> Excerpt to read

· · ·

The Story, as I have begun to call it, has taken over my life a little too much. I can’t stop writing it, but I have to take a break for two reasons.
The first reason is money. I have both the desire and the need to go back to work full-time. I have neglected my finances until I am at a point where, to be blunt, it is work again or welfare. I’m not a fan of either, but I can work and I was raised to treat welfare as being ‘for someone else’. There are those who need it now and the day may come when I actually need it. But, not me, not now.
The other reason for the break is even more emotionally laden. We had a death in the family this morning–my former mother-in-law. I am divorced for several years now. But she and the rest are still family and deserve to be treated as such. Family is more than a set of obligations. Friends just aren’t enough when it comes to death.
This fictional story, modeled as closely as I can on historical research, has become my daily reason to write. At this time, it has grown to just under 20K words. I have grown my character from ten years old to twenty in the space of those few words and few months. He is slowly going to the dark side, one logical step at a time. It’s uncanny how his story had led me into an investigation of “death” as a subject for the story. I seems to have been also in preparation for this death in my flesh-and-blood family. If the outline holds true, he will die before he reaches his 35th birthday, which in writing time, will probably be before Thanksgiving this year.
Between the intensity and narrowness of my writing focus, and the death in the family, I have nothing much else to write about. Rather than fuss about that, however, I decided to include a larger snippet from the manuscript for the rest of this blog.
So, here it is. A longer excerpt of The Story:
229. I was told I was a genius at keeping the accounts paying without the need for violence. Nobody had a velvet grip like mine, they said. It seemed simple to me. We all wanted to make money. Sometimes the other Bagman forgot that the goal was money, not obedience.
The Hard Way
230. I wasn’t always successful with my persuasion. The time came when talk was not enough and there was no way to avoid the violence that alcohol and greed create. My velvet grip sometimes had to pull the trigger. I didn’t work alone. At least one man went into any bar or restaurant or store with me when I went to collect. I found out that three was a better number to walk in with. If the place was behind a month I didn’t walk in without at least two good-sized men for back up, and if I could get one, one little guy, who could keep lookout and move faster than us. If he could accurately throw a knife that was even better.

· · ·

> Challenges
1/ Transcribe the passage of the blog post about writing The Story, starting with "The Hard Way" and going on through "was even better.".
2/ In the blog post about writing The Story, who is reported to have died in the family that morning?

(A series of records)

· · ·

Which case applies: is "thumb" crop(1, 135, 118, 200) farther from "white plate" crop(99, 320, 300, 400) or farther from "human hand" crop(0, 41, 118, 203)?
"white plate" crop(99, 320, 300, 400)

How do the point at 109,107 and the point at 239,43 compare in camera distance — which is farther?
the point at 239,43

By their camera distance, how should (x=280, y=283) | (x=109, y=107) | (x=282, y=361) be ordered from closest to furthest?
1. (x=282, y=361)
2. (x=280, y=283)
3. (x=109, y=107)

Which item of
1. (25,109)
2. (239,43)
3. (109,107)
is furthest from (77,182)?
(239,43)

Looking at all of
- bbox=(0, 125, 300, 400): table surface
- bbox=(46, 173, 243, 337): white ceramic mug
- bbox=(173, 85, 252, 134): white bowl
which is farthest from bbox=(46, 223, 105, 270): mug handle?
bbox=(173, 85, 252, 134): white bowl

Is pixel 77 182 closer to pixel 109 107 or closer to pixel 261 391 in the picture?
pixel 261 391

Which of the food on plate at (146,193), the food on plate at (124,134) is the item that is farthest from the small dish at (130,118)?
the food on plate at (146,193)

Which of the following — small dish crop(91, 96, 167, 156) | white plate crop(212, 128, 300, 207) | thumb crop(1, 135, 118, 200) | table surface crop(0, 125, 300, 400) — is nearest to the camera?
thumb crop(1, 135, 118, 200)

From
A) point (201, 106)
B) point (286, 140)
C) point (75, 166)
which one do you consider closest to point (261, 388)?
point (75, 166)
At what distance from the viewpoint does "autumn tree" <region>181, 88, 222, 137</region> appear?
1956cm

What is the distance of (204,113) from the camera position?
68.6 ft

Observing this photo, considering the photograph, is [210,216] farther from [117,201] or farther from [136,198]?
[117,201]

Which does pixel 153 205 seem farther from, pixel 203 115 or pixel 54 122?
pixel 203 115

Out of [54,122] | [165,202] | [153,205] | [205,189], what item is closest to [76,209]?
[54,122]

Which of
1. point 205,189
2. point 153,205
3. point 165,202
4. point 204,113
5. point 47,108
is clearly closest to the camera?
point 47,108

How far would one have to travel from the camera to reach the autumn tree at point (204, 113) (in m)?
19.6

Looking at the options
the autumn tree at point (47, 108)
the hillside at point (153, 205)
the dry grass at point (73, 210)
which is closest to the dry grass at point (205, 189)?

· · ·

> Responses for each task
1/
The Hard Way
230. I wasn’t always successful with my persuasion. The time came when talk was not enough and there was no way to avoid the violence that alcohol and greed create. My velvet grip sometimes had to pull the trigger. I didn’t work alone. At least one man went into any bar or restaurant or store with me when I went to collect. I found out that three was a better number to walk in with. If the place was behind a month I didn’t walk in without at least two good-sized men for back up, and if I could get one, one little guy, who could keep lookout and move faster than us. If he could accurately throw a knife that was even better.

2/ The writer's former mother-in-law.